Work instructions:
Type out the complete listing below word for word, without its pictures.

Extracted information:

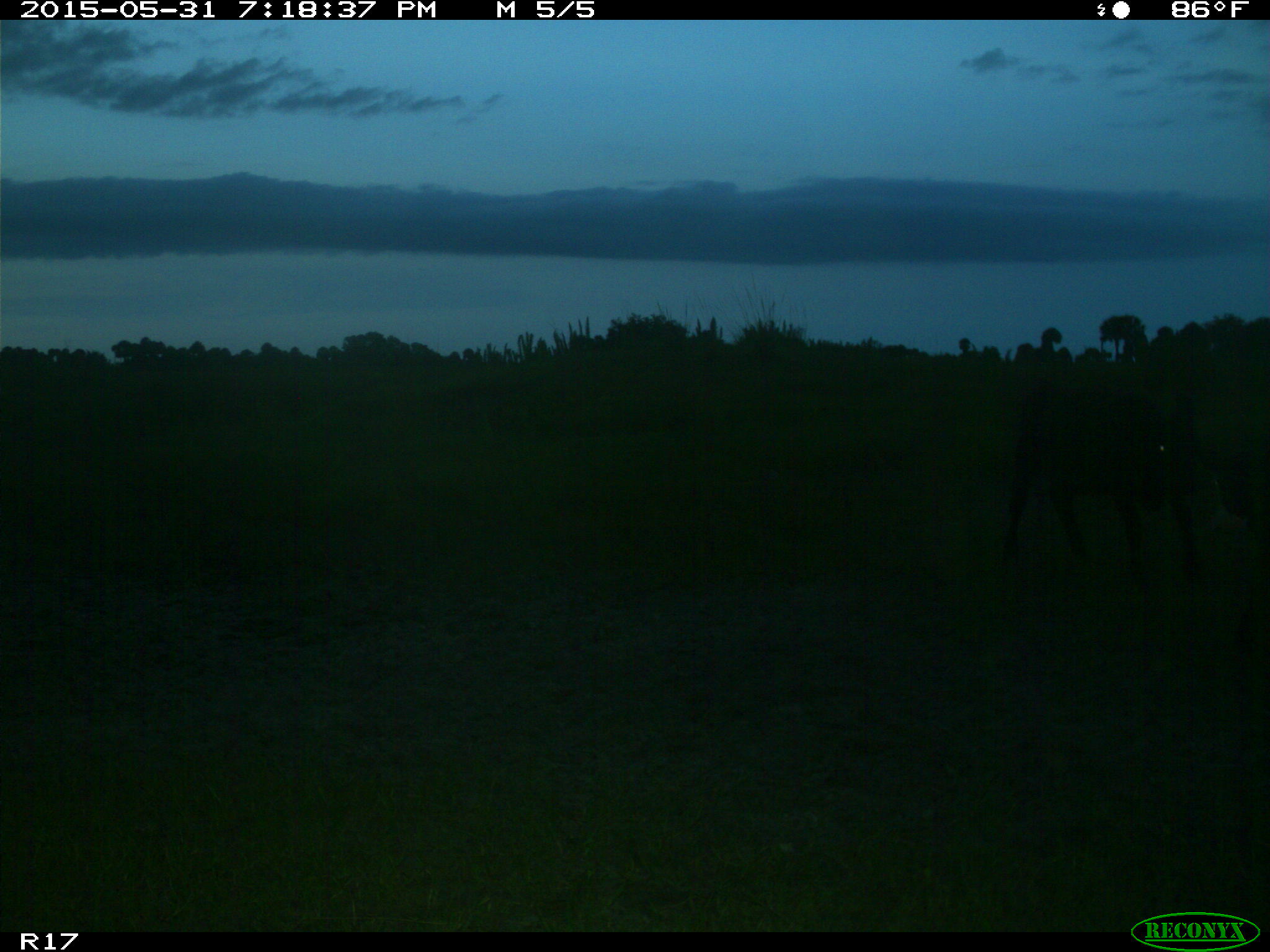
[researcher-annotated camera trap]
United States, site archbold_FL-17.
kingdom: Animalia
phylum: Chordata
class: Mammalia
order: Artiodactyla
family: Bovidae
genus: Bos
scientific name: Bos taurus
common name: domestic cow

Task result:
[researcher-annotated camera trap]
United States, site archbold_FL-17.
kingdom: Animalia
phylum: Chordata
class: Mammalia
order: Artiodactyla
family: Bovidae
genus: Bos
scientific name: Bos taurus
common name: domestic cow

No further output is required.